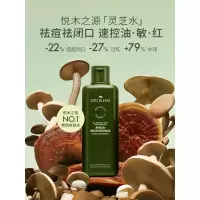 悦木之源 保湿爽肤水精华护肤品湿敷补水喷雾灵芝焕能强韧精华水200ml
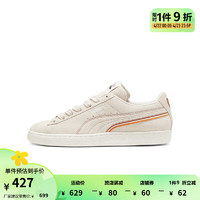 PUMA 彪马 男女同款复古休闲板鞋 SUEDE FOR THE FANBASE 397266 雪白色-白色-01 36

☆ ☆ ☆ ☆

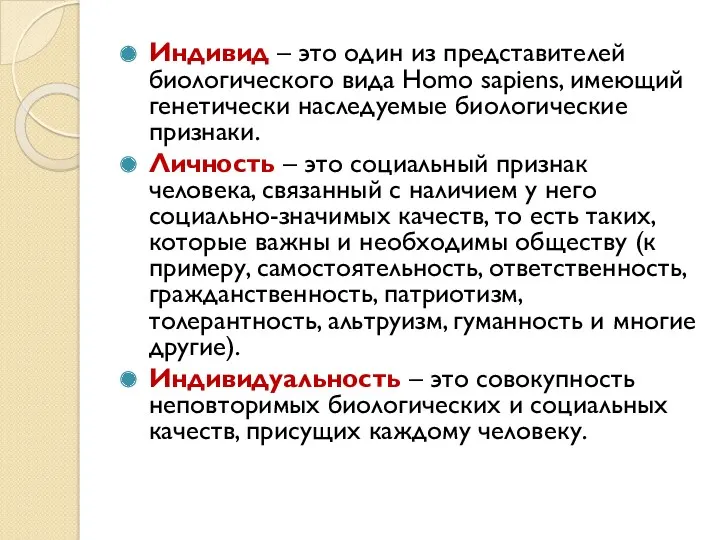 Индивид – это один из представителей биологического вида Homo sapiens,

☆ ☆ ☆ ☆

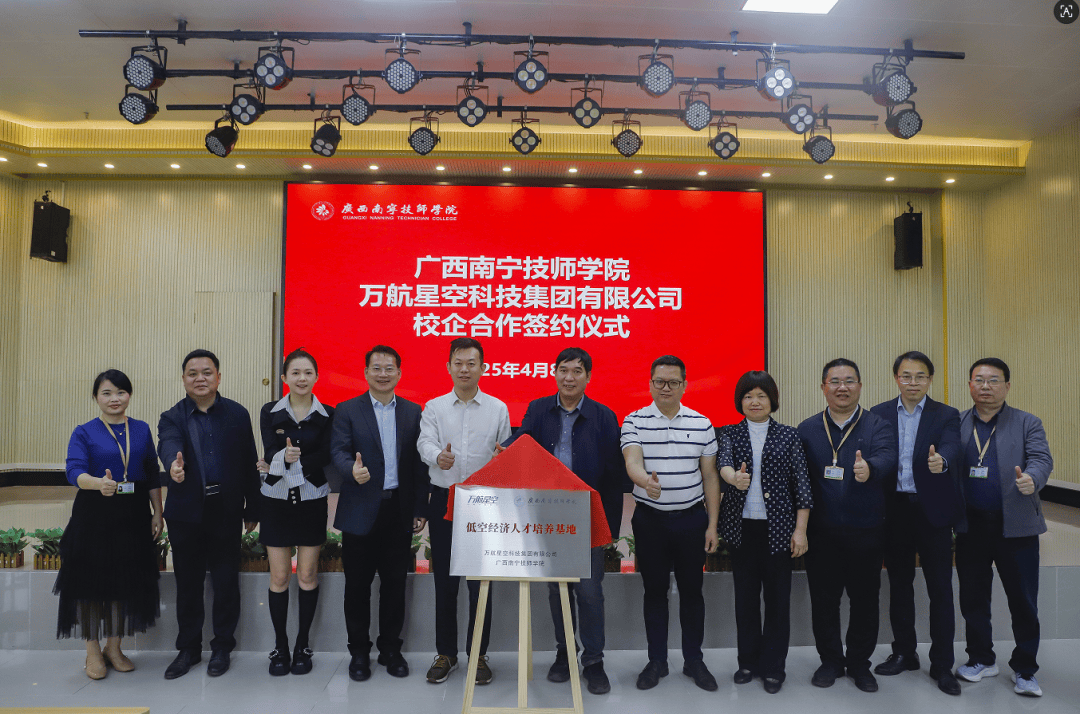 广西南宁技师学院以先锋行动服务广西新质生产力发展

☆ ☆ ☆ ☆

• [TO DO] "悦木之源 保湿爽肤水精华护肤品湿敷补水喷雾灵芝焕能强韧精华水200ml" marks the first line to copy, and "PUMA 彪马 男女同款复古休闲板鞋" marks the last. Repeat that stretch above exactly, with no pictures.

• [REPLY TO THE TASK]
 悦木之源 保湿爽肤水精华护肤品湿敷补水喷雾灵芝焕能强韧精华水200ml
 PUMA 彪马 男女同款复古休闲板鞋 SUEDE FOR THE FANBASE 397266 雪白色-白色-01 36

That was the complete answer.